▶ [Exercise prompt] Return, with both end lines included, exactly what the data below holds from the line with "Table Equilibre - Noir" through the line with "2021 Manchester United", though not the pictures.

▶ [Dataset]
+---+

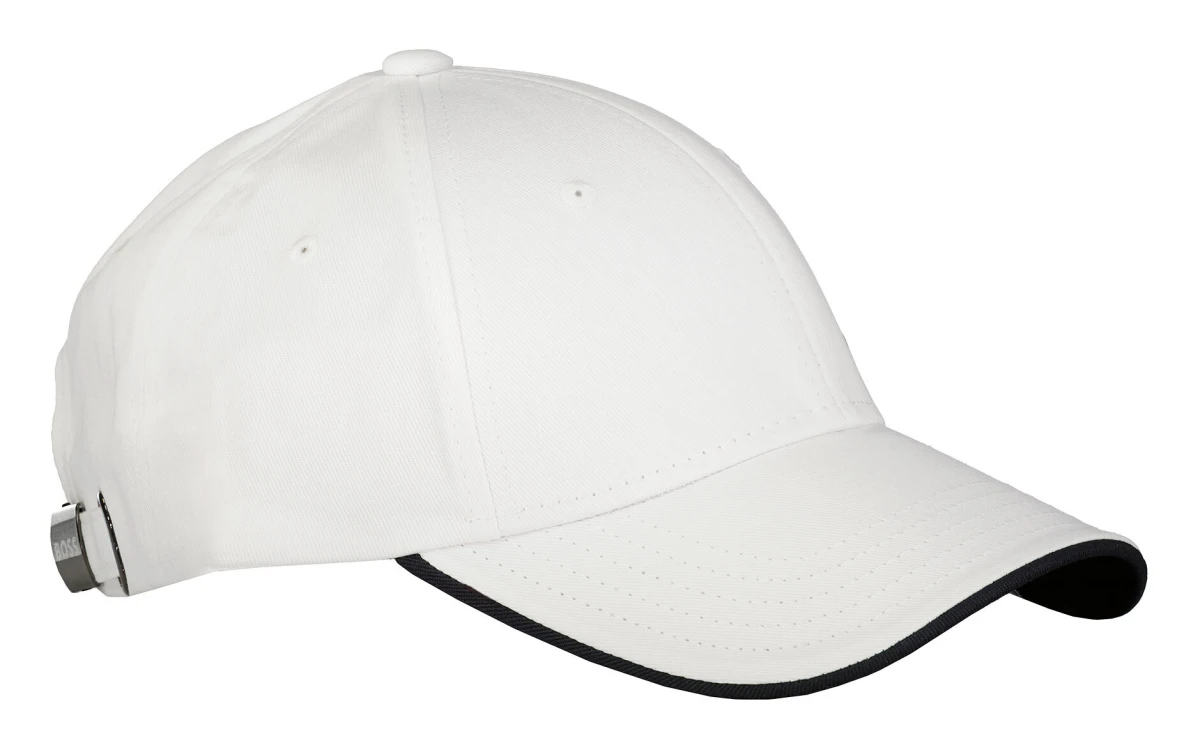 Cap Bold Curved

+---+

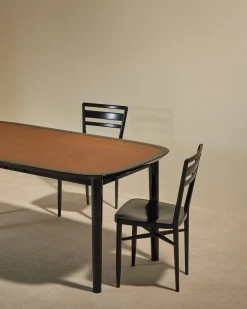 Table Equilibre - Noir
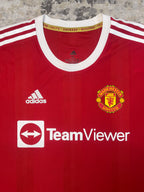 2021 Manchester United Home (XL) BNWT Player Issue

+---+

▶ [Response to this task]
 Table Equilibre - Noir
 2021 Manchester United Home (XL) BNWT Player Issue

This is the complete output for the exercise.